Please repeat the items word for word, starting at the line that contains "iofbodies.com privacy" and ending at the line that contains "B.zero1 Ring", with both of those lines included. Leave the pictures out of your answer.

§ RECORDED INFORMATION:
———

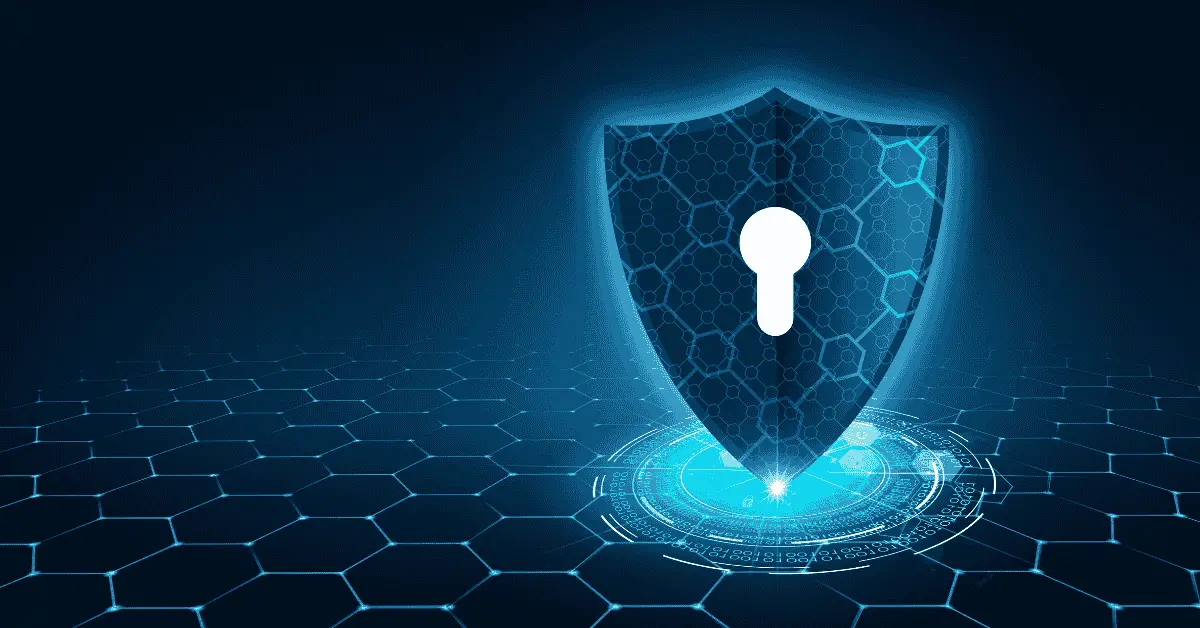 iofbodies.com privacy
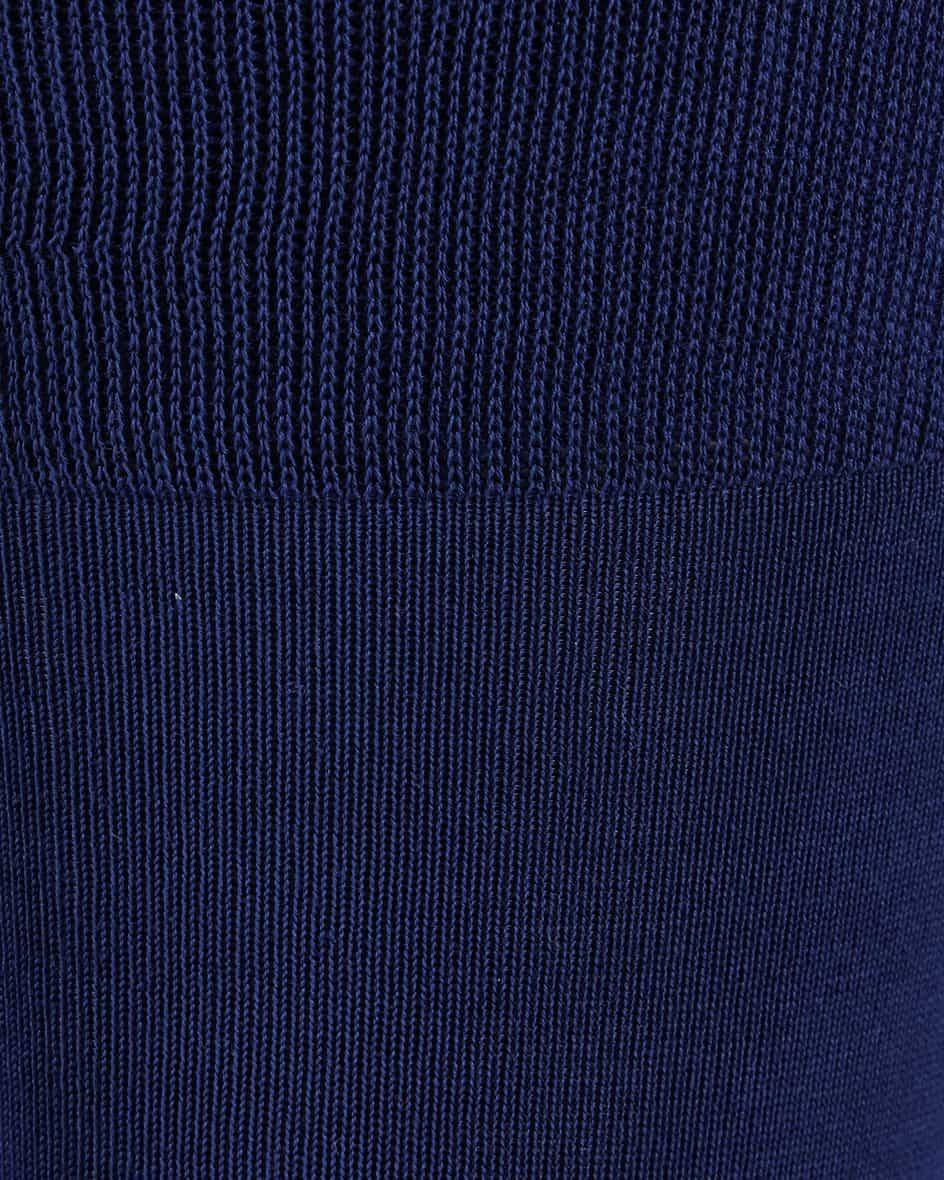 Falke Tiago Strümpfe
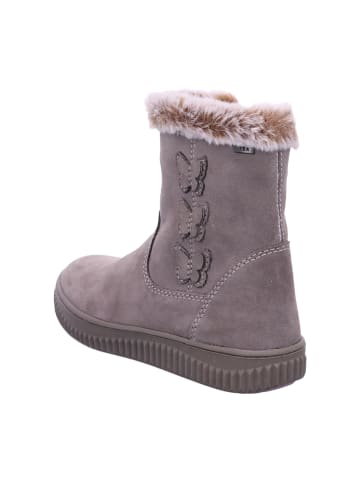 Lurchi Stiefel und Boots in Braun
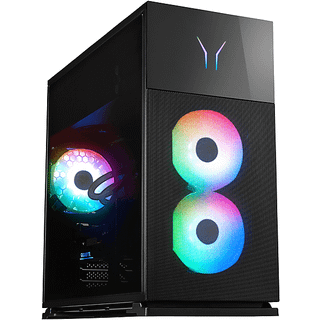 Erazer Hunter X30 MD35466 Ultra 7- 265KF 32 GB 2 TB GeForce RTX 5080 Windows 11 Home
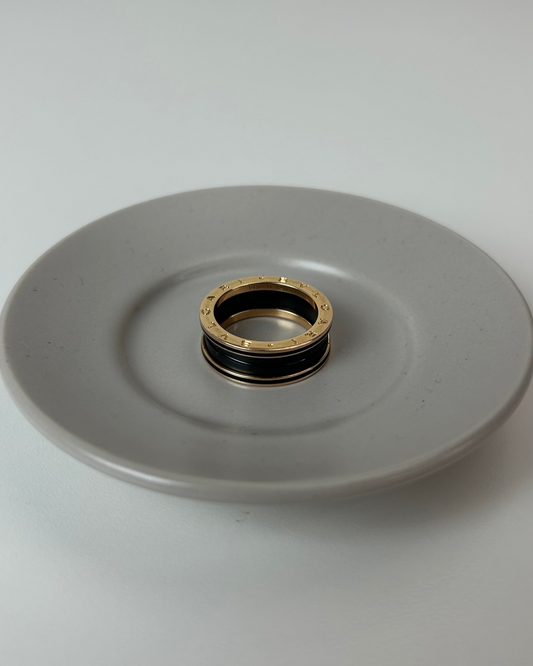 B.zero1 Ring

———

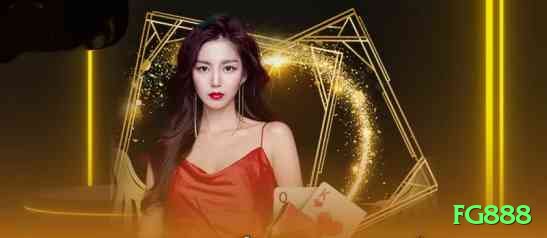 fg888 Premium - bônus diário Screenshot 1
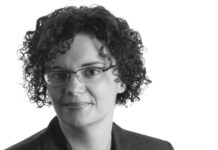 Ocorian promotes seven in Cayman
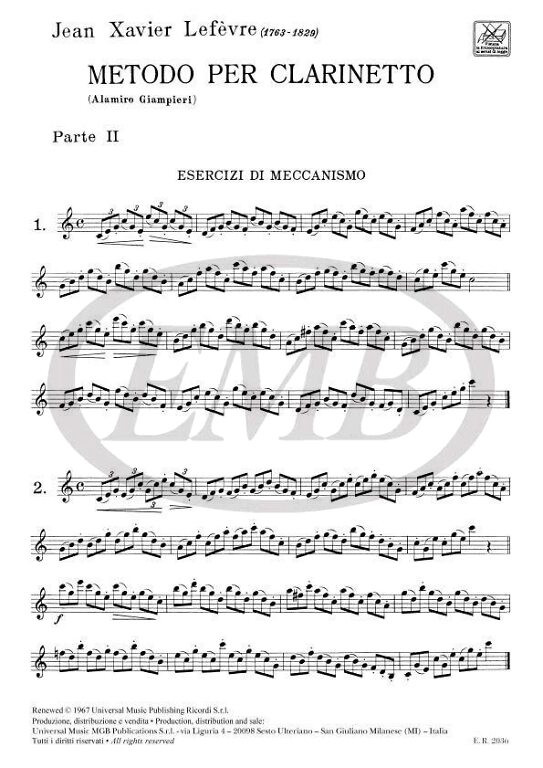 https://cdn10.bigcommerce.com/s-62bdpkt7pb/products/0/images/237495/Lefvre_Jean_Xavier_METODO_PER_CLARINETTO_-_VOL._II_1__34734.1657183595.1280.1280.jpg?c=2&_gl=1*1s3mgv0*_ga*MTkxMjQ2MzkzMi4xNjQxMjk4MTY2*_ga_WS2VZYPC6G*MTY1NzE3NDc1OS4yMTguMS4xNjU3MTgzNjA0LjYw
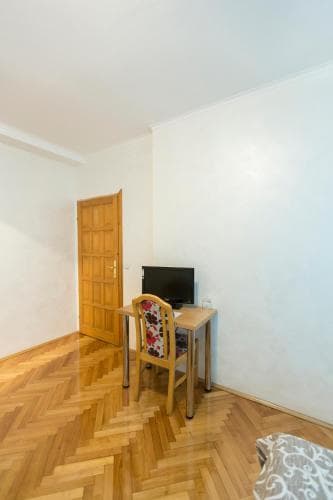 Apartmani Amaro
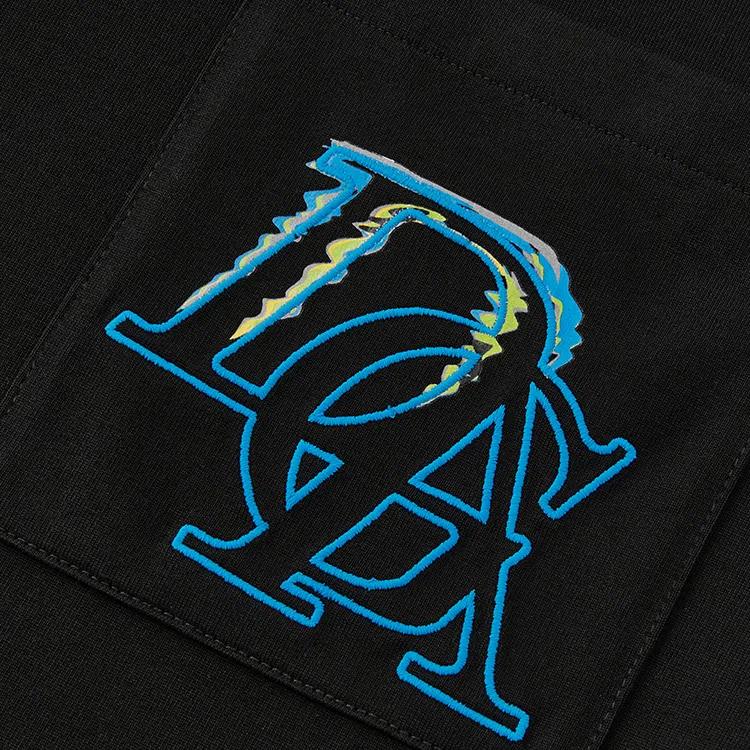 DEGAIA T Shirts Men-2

———

§ TASK SOLUTION:
 iofbodies.com privacy
 Falke Tiago Strümpfe
 Lurchi Stiefel und Boots in Braun
 Erazer Hunter X30 MD35466 Ultra 7- 265KF 32 GB 2 TB GeForce RTX 5080 Windows 11 Home
 B.zero1 Ring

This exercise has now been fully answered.